Brano da leggere:
• • •
Legato al letto, muore: in due vanno a processo
PONTE DI BRENTA. Il medico non aveva prescritto l’uso del cosiddetto “mezzo di contenzione”. Eppure un’infermiera Maria Rosaria Pedone 27enne di Trinitapoli (in Puglia) e un’operatrice sanitaria Annamaria Dalla Riva, 52 di Ponte San Nicolò, avevano deciso di legare al letto il paziente della casa di riposo Breda in via Ippodromo 2 a Ponte di Brenta gestita dall’Istituto Configliachi, assumendosi una responsabilità che non competeva loro.
E, per di più, omettendo di controllare la condizione dell’ospite nel corso della notte e il corretto posizionamento di quello strumento contenitivo. Così nel disinteresse totale si è consumata la tragedia: Graziano Zilio, ex infermiere 61enne di Dolo, aveva tentato inutilmente di liberarsi.
Anzi, stringendo involontariamente sempre più intorno a se stesso quella cintura fissata con bende al letto, è morto soffocato contro tra la spondina per un’insufficienza cardio-respiratoria acuta provocata da quella posizione. Era il 12 febbraio 2014.
Ora le due donne sono finite a processo davanti al giudice di Padova Nicoletta De Nardus che, ieri, ha ammesso come parte civile il tribunale per i Diritti del malato rappresentato dall’avvocato Tiziana Ceschin di Venezia, mentre si erano già costituiti parte civile i figli della vittima, difesi dall’avvocato Giorgio Bortolotto, e la vedova, tutelata dall’avvocato Silvia Sorrentino.
I familiari hanno citato pure come responsabile civile l’Istituto Configliachi (difeso dall’avvocato Michele Godina). Maria Rosaria Pedone (difesa dall’avvocato Fabio Pinelli) e Annamaria Dalla Riva (difesa dagli avvocati Lorenzo Locatelli e Elisa Polato) sono accusate di cooperazione in omicidio colposo in quanto avevano legato al letto il 61enne in assenza di una prescrizione medica e delle condizioni eccezionali e di urgenza che giustificano il ricorso alle cinghie contenitive durante il riposo notturno.
• • •
Compiti da svolgere:
1 – Indica se le affermazioni (a), (b) e (c) concordano con l'articolo sulla morte nella casa di riposo: (a) il medico aveva prescritto il mezzo di contenzione; (b) la vittima era un ex infermiere di Dolo; (c) il fatto risale al 12 febbraio 2014. Per ciascuna rispondi sì o no e cita le parole decisive del testo.
2 – Prosegui l'articolo sulla morte nella casa di riposo a partire dalla sua ultima frase.

Voci di dati salvate
• • •
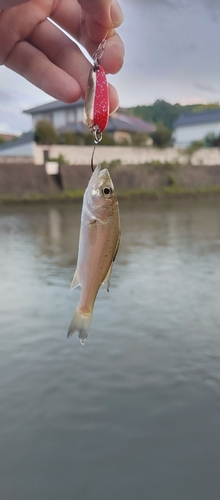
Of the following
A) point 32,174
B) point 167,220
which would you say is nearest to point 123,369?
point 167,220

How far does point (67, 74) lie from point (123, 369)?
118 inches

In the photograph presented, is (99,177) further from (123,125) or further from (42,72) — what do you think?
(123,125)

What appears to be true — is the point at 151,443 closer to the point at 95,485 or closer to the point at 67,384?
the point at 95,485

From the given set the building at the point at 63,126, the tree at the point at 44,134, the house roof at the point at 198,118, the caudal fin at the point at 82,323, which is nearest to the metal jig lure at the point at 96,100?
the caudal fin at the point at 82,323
• • •
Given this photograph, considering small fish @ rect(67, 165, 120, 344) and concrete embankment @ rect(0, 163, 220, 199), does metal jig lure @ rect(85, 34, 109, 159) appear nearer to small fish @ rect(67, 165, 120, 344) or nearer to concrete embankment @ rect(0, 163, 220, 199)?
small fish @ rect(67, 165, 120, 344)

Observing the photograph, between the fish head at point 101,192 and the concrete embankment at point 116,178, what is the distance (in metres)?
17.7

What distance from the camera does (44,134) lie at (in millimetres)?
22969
• • •
Soluzioni dei compiti:
1 –
(a) No: "Il medico non aveva prescritto l’uso del cosiddetto “mezzo di contenzione”."
(b) Sì: "Graziano Zilio, ex infermiere 61enne di Dolo".
(c) Sì: "Era il 12 febbraio 2014."

2 –
Il paziente era stato dimesso tre giorni prima, il 7 febbraio, dal reparto di Psichiatria dell’ospedale di Dolo con la certificazione di un “parziale ma soddisfacente miglioramento del quadro di ingresso con tranquillizzazione del paziente e sostanziale docilità e facile gestibilità comportamentale”.
Forse quella notte Graziano Zilio, ricoverato in una stanza singola, aveva manifestato qualche forma di irrequietezza ma il medico di turno non era mai stato informato. E, secondo la procura che ha chiesto il rinvio a giudizio, le due dipendenti avevano fatto tutto in piena autonomia tralasciando qualsiasi controllo nei confronti dell’ospite che avrebbe dovuto essere monitorato.
Tanto che il pm Roberto D’Angelo, titolare dell’inchiesta, ha contestato la mancata sorveglianza e la mancata assistenza indispensabili per interrompere «lo stato di prostrazione fisica e psichica del paziente». Pm che la mattina del ritrovamento, avvenuto intorno
alle 5.30, era andato a fare un sopralluogo nella casa di riposo: il decesso sarebbe avvenuto tra le 2.30 e le 4.30.
Un decesso che non ha mai convinto i familiari che hanno presentato la denuncia destinata a innescare l’inchiesta. Il processo entrerà nel vivo il 21 settembre.